Jill Randall and Alan Birch, 23 March – 6 April, 2024

Randall’s work focuses on artists residencies in industrial settings as the context for new work, often revealing the sublime and beautiful in extreme and unusual places. She has a history of working with post-industrial sites to harness toxic aftermath or ‘spoiled’ environments , revealing an alternative ‘nature’ and alternative ‘beauty’. 

The work produced during the Residency forms part of an ongoing series investigating historic mining sites in Cornwall, and the connections through the Cornish mining diaspora with Australia and Mexico.

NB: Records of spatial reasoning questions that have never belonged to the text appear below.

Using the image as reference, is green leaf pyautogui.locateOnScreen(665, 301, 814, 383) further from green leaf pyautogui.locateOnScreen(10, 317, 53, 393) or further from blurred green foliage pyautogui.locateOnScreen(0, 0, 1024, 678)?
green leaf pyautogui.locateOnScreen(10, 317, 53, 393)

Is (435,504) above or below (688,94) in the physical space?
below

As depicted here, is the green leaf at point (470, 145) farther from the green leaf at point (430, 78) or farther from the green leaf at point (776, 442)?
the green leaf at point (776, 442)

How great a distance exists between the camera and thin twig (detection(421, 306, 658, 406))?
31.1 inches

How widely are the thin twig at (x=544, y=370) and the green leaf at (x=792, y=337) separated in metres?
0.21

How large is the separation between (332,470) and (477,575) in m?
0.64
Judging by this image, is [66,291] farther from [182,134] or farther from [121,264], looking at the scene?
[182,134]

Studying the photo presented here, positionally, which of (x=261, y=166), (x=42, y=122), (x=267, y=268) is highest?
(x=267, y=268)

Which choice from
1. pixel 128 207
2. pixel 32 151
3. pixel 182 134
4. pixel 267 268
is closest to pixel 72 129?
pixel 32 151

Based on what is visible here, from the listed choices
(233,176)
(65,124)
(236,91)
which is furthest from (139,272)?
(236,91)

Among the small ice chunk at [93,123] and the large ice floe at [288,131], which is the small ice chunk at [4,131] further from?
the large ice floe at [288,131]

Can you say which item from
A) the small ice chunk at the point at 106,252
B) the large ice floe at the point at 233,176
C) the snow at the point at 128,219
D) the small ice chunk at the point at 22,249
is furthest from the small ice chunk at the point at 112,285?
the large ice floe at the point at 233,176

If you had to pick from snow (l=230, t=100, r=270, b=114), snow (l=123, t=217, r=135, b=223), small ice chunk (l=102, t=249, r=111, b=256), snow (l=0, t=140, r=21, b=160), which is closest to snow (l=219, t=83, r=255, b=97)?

Jill Randall set up a print workshop, creating a series of new prints based on the St Just Mining area, focussing on the rare plants which grow on contaminated ground. Jill undertook a series of walks to find, identify and record these plants in the immediate area, and images of these have been incorporated into the prints produced. 

Jill is working towards a major solo exhibition, ‘As Above, So Below,’ at The Royal Cornwall Museum, Truro, Nov 24-Feb 25. A selection of the new work produced at Brisons Veor will be included in this exhibition.

 

 

Alan Birch:

I spent an intensive period walking the coast path in the immediate area and beyond, making quick sketches and taking photographs.
Upon return to the studio, these studies were expanded using a variety of media, inks, pens, Indian ink and water soluble pencils. The spontaneous and directness afforded by the media reflected the wildness of the weather at the time, stormy and wet.
Upon return to my home studio, I have developed these studies into a series of sugar lift etchings, attempting to recapture this spontaneity.